His breads were so popular when Alana's served them on Saturdays that the North Campus restaurant quickly decided to offer them every night of the week. And at Mouton, Dan the Baker offerings make up the majority of a new Parisian brunch menu served on Sundays.
"We really appreciate Dan's passion for what he does," says Mouton co-owner Todd Hellman. "With Dan, we don't just have a baker, we have a partner for our brand offerings. He sits down with us and talks about what's trending and what would work for what we want to do."
The ambitious 27-year-old gets his inspiration from baking giants like Chad Robertson and Thomas Keller, whose books "Tartine Bread" and "Bouchon Bakery"-specifically their close-up photography of rustic loaves of bread-first gave him the baking bug.
Riesenberger's rise has been swift and steady.
During a stint in the kitchen at Northstar Cafe, a coworker gave him a sourdough culture. He started playing around with it at home. Friends liked his breads. On a whim, not even sure if it was legal, he brought a few loaves down to the Worthington Farmers Market to sell. They were a hit.
Riesenberger's father built a wood-burning brick oven in his backyard, and the budding baker started experimenting with European-style hearth breads. His foray into retail started with local markets including Clintonville Community Market, Weiland's and the Hills Market, then he signed wholesale accounts with restaurants including Skillet and Commonwealth.
Eventually Riesenberger and his team moved into an incubator baking space in the Hills' Worthington store and worked there for about a year.
"We wanted to prove it could work on a larger scale. We did what we could, and we were in everybody's way by the end of it," Riesenberger says.
Dan the Baker had grown so big, it needed its own space.
In April, Dan the Baker moved into a Grandview space that had most recently housed the French Loaf. The building came with much of the equipment Riesenberger needed, including cooling racks and stand mixers.
He added a steam-injected deck oven purchased from Spagio, which can cook a larger volume of breads and pastries, including different items on different decks.
"It allows for beautiful expansion of the bread," Riesenberger says. "Without it, the crust will form immediately. This gives the bread a beautiful, brown burnish."

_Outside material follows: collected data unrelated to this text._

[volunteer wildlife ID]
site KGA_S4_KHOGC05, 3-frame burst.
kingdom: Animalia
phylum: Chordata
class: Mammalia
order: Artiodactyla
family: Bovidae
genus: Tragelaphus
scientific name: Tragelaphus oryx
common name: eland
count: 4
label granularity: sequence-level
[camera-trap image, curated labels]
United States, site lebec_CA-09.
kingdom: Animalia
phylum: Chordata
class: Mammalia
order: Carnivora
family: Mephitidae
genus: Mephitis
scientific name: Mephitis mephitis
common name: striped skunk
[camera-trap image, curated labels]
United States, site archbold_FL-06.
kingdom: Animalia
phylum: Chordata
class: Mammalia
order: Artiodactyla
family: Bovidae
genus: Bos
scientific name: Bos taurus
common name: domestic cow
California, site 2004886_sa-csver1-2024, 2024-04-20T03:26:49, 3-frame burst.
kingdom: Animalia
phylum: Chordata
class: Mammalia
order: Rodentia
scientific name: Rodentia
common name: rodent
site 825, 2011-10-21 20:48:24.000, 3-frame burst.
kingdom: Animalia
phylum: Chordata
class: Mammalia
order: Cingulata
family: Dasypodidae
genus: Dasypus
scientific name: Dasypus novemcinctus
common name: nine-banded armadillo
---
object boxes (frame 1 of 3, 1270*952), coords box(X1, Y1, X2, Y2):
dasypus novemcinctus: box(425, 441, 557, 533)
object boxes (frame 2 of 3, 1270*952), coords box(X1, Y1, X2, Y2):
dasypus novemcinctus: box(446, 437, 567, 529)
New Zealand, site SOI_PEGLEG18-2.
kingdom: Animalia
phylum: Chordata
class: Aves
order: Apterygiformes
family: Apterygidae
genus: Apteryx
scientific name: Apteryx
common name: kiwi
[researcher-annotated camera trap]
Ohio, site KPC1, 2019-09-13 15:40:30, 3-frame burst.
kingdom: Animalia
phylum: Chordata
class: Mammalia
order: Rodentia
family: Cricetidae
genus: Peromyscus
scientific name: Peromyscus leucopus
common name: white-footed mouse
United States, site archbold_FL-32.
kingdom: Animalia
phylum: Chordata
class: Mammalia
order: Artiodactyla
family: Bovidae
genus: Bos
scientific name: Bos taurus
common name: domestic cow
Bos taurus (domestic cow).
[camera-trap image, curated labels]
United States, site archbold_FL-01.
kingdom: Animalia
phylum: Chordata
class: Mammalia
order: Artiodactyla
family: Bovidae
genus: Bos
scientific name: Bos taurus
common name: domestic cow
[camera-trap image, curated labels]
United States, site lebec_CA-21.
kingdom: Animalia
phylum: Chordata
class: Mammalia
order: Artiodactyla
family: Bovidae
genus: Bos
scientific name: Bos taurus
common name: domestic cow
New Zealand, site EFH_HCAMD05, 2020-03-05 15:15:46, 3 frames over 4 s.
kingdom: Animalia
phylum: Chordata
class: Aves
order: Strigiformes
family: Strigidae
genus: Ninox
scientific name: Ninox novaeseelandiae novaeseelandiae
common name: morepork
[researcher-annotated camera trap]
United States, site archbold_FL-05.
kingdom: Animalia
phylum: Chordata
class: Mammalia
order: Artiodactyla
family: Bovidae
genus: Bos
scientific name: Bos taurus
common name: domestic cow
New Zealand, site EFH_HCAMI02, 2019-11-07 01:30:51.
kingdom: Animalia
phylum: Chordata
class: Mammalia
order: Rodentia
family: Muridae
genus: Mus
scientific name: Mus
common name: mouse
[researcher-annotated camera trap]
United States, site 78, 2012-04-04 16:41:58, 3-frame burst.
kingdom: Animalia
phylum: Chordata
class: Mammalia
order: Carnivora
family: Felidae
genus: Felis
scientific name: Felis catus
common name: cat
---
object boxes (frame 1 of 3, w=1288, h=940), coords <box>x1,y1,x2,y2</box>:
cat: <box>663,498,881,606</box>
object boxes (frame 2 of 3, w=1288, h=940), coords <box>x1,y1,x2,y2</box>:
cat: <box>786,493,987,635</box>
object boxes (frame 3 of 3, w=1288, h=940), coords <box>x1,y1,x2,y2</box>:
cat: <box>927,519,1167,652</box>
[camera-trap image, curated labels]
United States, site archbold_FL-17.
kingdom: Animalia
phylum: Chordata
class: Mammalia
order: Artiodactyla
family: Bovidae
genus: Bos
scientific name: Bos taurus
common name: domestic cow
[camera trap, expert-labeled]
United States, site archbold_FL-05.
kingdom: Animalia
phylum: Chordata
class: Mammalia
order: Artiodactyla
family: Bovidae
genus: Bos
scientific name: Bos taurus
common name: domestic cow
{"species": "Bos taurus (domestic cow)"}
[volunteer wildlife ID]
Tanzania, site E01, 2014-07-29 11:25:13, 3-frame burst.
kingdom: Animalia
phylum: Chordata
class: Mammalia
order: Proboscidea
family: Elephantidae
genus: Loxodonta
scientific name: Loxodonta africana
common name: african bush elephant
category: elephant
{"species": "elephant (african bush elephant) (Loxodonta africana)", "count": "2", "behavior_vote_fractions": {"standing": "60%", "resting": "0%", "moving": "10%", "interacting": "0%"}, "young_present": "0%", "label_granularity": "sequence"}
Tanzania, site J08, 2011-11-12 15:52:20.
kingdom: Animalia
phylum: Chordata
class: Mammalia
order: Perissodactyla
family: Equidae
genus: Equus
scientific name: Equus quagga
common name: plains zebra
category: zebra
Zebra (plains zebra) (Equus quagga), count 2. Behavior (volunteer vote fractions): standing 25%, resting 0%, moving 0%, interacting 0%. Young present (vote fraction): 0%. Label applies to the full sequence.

These days, he's making between 100 to 200 loaves of bread each day, with an additional 200 or so pastries for farmers markets each weekend. Customers go crazy over his bacon-cheddar scones (made using Bluescreek Farm Meats' pepper bacon) and wild mushroom, ham and cheese croissants.
For Mouton, he put together a light, European-style brunch menu that features traditional and rye croissants, mushroom puff pastries and smoked-salmon sandwiches.
In time, Riesenberger plans to expand his bakehouse to include a retail space and small cafe with espresso, pastries and sandwiches.
Then he'd like to expand his wholesale distribution area, even outside Columbus.
"But," Riesenberger says, "I still want it to feel really exclusive."